- Constitution of Mauritania
- Criminal Code of Mauritania (Ordonnance 83-162 du 09 juillet 1983 portant institution d’un Code Pénal)
- Labor Code (Loi n° 2004-017 portant Code du travail)
- Labor Code (Ordonnance n° 017 – 2006 sur la liberté de la presse)
- Cyber Crime Bill (Projet de Loi Relative a la Cybercriminalité)
- Nouakchott Declaration on Transparency and Sustainable Development in Africa
The legal system of Mauritania is a mix of French civil law and Sharia Law. Crimes against Islam and religion are punished particularly harshly.
Mauritania does not have dedicated whistleblowing laws or meaningful provisions to protect whistleblowers. While whistleblowing is not included as one of the few “legitimate” reason for dismissal from employment under the Labor Code, neither is it included as a category of unfair dismissal. The Labor Code does not provide any channels for making protected disclosures or recourse for retaliation suffered for whistleblowing in the workplace or elsewhere.
While various laws guarantee certain freedoms in terms of speech, expression and the media, in all instances these freedoms are immediately followed by a clause that they are limited “by the law”. Consequently, the media operates in an ambiguous legal environment in which they face frequent harassment and arbitrary applications of the law. Conflicting provisions in different laws, such as the Penal Code and the Freedom of the Press Law, compound this ambiguity.
Many journalists are believed to practice self-censorship, particularly around issues relating to the military, corruption, Islam and slavery. A highly publicized case in which a blogger was sentenced to death for making negative statements about Islam remains unresolved.
Whistleblower Laws and policies
The Constitution “guarantees to all citizens public and individual freedoms”, including freedom of expression, freedom of assembly and freedom of opinion and thought. No further details of these freedoms are given, except that they “cannot be limited except by the law”. (1)
The Labor Code does not make reference to whistleblower protections. It does, however, limit legitimate reasons for dismissal to force majeure, mutual consent of the employer and employee, gross negligence on the part of one of the parties “left to the discretion of the competent court,” or the death of the employee.(2) In the case of a contested dismissal, it rests on the employer to prove a legitimate reason,(3) although no penalties for unfair dismissal are specified. Notably, dismissal for whistleblowing is not specifically prohibited, unlike dismissal on the grounds of race, color, gender, age or political opinions.(4) Mediation is required before a case can be brought to the Labor Court.
Potential whistleblowers are not protected by any other legislation in Mauritania.
Weaknesses and needed reforms
No specific whistleblowing protections are on the books in Mauritania, and there is no evidence that any such legislation is being considered.
Although there is no apparent movement toward a national whistleblowing law, the government has called for supranational protection of whistleblowers. The 2015 Nouakchott Declaration (named for the capital city of Mauritania and developed at a meeting held at the request of the president) calls upon member countries of the African Union to “extend sufficient protection to whistleblowers in the public and private sectors, who play a key role in the prevention and detection of corruption, thus defending the public interest”.(5)
==============================
Extract the passage of the Mauritania whistleblowing overview between "- Labor Code (Ordonnance" and "punished particularly harshly.", inclusive.

(Entries for labeling bounding boxes)
==============================
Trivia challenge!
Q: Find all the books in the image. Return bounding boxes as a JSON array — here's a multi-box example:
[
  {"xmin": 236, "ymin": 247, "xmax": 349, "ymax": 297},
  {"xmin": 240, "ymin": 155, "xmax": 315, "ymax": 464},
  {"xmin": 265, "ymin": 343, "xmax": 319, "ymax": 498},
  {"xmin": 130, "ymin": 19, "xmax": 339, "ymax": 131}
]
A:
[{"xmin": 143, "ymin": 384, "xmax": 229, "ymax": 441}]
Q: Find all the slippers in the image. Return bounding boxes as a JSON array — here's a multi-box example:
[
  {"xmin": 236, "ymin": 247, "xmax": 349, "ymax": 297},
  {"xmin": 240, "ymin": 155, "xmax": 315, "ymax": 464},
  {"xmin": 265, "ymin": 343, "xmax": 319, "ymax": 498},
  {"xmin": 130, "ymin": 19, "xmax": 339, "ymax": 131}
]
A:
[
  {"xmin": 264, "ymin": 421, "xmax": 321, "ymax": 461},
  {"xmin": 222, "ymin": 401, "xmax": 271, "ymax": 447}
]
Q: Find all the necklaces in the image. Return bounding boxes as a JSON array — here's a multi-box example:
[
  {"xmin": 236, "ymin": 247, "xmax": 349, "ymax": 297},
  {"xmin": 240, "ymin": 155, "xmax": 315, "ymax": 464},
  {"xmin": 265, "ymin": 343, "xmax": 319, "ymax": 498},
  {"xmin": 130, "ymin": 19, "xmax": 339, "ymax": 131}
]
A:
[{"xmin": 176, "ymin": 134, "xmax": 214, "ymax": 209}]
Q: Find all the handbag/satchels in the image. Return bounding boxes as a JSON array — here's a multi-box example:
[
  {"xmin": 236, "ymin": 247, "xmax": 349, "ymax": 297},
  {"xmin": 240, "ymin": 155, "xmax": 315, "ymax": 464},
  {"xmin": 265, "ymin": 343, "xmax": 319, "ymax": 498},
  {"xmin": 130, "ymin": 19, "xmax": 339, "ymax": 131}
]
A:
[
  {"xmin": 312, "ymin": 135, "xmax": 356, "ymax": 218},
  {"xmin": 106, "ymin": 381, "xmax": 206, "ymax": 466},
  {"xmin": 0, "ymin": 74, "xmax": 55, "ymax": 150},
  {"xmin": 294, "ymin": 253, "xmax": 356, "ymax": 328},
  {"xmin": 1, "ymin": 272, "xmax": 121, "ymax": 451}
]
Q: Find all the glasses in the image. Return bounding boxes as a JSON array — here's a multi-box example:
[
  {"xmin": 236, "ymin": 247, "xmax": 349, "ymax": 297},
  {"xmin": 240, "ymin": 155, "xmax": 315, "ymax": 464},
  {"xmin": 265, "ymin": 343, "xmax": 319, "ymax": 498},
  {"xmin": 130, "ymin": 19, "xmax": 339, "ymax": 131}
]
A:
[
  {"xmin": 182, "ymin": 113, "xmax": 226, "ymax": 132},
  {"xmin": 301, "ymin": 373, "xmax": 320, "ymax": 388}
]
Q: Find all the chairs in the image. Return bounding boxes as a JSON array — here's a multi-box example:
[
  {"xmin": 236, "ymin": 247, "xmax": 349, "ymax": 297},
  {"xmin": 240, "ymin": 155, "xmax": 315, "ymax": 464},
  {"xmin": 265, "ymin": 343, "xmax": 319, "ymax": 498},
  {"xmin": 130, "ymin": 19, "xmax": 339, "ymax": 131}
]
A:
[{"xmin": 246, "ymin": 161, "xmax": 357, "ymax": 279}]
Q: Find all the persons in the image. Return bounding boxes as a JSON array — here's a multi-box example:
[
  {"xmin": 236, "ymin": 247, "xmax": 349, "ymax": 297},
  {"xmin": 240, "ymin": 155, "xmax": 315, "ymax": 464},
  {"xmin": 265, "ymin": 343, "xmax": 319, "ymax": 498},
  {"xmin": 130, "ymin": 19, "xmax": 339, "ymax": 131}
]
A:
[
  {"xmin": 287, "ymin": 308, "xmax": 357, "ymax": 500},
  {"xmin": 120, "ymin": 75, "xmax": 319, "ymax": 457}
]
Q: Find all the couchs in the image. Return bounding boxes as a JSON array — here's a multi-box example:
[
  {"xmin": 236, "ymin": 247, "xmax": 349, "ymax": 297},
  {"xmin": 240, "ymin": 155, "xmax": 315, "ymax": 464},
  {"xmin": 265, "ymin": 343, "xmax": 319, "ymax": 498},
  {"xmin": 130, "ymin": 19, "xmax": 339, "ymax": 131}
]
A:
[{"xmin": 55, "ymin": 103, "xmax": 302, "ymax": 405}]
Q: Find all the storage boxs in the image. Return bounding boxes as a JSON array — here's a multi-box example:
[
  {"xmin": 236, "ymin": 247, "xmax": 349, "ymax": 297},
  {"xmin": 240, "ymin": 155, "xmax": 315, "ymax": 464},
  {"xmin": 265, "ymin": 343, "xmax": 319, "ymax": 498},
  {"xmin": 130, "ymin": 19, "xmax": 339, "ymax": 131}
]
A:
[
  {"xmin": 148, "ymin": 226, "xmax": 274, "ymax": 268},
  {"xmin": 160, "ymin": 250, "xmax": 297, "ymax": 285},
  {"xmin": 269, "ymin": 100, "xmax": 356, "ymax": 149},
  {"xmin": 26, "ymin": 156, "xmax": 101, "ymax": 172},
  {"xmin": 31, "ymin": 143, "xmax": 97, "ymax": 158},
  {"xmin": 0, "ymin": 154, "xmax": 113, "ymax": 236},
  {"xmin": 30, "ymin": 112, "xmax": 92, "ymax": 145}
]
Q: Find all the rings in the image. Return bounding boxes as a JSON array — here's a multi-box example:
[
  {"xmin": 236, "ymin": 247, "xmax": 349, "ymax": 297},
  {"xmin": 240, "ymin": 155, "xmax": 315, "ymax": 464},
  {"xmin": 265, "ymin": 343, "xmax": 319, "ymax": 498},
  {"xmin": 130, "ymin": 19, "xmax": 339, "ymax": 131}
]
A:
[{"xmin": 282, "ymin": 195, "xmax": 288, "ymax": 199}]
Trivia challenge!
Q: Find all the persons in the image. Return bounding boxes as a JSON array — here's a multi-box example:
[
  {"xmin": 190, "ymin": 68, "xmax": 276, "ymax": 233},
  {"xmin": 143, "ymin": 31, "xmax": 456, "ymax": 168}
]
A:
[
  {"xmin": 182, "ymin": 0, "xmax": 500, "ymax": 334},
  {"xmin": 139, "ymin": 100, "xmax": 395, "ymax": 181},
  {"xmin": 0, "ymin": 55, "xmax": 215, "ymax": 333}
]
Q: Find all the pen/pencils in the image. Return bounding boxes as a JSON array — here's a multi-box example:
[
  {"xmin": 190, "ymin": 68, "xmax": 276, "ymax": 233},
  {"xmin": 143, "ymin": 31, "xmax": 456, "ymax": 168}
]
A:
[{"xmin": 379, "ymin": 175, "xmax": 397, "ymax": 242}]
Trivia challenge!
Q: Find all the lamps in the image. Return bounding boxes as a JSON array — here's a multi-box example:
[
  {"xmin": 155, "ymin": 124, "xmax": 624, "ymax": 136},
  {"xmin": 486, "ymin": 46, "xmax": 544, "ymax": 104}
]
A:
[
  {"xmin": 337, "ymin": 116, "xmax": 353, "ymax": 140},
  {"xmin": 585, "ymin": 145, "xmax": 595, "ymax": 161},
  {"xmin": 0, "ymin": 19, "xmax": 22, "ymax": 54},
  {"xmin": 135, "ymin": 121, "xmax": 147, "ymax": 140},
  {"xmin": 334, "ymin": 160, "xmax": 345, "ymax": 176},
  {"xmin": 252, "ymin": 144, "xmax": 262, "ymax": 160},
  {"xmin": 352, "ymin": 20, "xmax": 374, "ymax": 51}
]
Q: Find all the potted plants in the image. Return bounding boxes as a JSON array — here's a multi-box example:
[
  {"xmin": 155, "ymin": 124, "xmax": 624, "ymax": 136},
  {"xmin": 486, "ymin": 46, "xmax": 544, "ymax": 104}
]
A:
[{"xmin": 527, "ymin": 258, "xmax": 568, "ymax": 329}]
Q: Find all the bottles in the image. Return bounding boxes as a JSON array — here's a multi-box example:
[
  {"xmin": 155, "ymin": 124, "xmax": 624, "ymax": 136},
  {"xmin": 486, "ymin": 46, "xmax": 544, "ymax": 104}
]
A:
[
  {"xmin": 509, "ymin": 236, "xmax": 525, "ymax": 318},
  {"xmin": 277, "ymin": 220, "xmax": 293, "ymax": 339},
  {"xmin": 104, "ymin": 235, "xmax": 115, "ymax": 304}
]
==============================
:: Written solution ::
- Labor Code (Ordonnance n° 017 – 2006 sur la liberté de la presse)
- Cyber Crime Bill (Projet de Loi Relative a la Cybercriminalité)
- Nouakchott Declaration on Transparency and Sustainable Development in Africa
The legal system of Mauritania is a mix of French civil law and Sharia Law. Crimes against Islam and religion are punished particularly harshly.